> Exercise details
Please output the records as a numbered list, from the line containing "Is pixel 376" through the end of the records, skipping blank lines and leaving out the pictures.

Some records
::::::
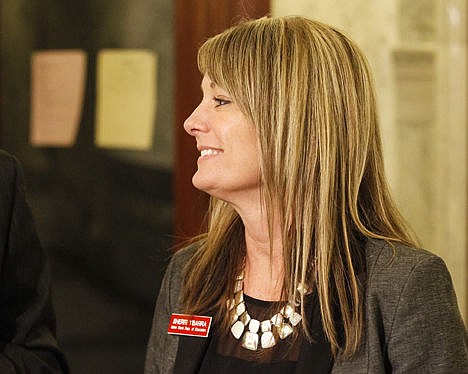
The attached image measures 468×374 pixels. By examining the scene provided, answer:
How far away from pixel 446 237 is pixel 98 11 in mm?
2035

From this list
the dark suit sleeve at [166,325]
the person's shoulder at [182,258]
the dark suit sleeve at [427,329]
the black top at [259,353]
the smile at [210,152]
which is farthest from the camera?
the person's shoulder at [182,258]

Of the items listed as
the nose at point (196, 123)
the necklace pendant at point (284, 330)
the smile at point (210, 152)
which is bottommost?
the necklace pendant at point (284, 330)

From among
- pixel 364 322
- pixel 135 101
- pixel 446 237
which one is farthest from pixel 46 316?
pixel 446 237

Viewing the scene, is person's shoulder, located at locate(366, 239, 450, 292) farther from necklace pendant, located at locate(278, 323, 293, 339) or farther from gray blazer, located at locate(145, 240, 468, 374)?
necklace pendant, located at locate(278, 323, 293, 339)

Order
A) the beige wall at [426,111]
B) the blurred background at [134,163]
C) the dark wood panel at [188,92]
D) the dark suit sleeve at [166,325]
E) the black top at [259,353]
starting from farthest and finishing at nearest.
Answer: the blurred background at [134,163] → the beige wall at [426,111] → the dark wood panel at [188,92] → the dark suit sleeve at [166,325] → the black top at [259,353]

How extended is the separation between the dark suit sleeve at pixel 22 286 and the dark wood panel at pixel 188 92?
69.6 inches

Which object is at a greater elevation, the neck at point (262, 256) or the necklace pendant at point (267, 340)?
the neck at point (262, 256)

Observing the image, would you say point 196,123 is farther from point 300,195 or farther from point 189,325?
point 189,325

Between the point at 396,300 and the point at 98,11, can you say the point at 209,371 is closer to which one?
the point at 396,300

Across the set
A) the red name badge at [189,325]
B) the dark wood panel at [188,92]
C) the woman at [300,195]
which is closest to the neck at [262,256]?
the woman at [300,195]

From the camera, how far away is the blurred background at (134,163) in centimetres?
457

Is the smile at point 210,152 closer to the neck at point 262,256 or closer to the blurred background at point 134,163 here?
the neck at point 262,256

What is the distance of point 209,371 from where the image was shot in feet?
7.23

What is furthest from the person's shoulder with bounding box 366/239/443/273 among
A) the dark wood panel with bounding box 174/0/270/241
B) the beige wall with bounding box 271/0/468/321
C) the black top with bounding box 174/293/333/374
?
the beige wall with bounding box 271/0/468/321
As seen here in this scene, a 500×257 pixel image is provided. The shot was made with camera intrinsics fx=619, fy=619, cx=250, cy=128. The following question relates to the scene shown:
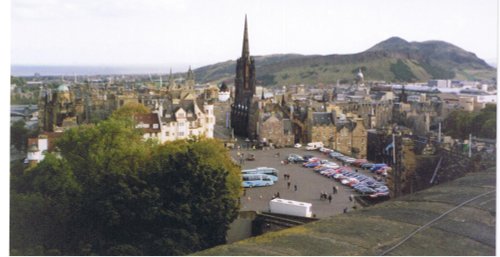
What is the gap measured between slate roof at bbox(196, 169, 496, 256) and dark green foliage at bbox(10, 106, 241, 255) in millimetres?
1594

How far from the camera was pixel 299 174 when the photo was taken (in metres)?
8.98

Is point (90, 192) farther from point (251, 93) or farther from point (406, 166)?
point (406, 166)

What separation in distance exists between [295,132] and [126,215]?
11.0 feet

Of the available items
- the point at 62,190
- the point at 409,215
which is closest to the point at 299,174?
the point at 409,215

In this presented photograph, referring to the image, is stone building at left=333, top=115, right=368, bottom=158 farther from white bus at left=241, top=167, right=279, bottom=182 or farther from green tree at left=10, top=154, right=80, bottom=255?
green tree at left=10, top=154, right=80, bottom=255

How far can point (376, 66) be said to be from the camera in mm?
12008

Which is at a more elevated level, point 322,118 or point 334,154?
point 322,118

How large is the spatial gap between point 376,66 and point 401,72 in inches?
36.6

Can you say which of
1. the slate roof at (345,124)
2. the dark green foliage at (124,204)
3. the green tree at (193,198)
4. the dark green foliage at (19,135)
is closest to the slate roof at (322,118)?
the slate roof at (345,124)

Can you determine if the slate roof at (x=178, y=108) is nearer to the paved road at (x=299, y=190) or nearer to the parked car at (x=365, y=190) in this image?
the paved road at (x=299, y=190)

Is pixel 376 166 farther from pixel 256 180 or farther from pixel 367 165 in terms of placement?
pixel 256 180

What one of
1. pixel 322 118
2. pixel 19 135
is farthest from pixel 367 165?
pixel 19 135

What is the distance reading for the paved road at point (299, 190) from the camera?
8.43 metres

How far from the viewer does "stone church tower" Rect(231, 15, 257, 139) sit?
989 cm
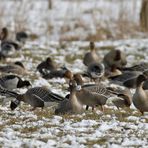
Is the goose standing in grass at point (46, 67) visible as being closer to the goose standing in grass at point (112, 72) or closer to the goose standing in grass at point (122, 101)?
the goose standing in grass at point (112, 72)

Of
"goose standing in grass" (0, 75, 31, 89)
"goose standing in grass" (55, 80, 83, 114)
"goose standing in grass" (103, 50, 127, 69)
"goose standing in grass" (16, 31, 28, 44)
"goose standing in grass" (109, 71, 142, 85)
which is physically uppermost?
::::::
> Reply to the exercise
1. Is pixel 376 166 farther from pixel 256 180 or farther from pixel 367 165 in terms of placement?
2. pixel 256 180
3. What one of
4. 1. pixel 322 118
5. 2. pixel 19 135
6. is farthest from pixel 367 165?
7. pixel 19 135
8. What is the distance reading for the paved road at point (299, 190) from the camera?
9. 8.43 metres
10. How far from the viewer does "stone church tower" Rect(231, 15, 257, 139) sit?
11. 989 cm
12. Is the goose standing in grass at point (46, 67) visible as being closer to the goose standing in grass at point (112, 72) or closer to the goose standing in grass at point (122, 101)?
13. the goose standing in grass at point (112, 72)
14. Of
15. "goose standing in grass" (0, 75, 31, 89)
16. "goose standing in grass" (55, 80, 83, 114)
17. "goose standing in grass" (103, 50, 127, 69)
18. "goose standing in grass" (16, 31, 28, 44)
19. "goose standing in grass" (109, 71, 142, 85)
20. which is physically uppermost?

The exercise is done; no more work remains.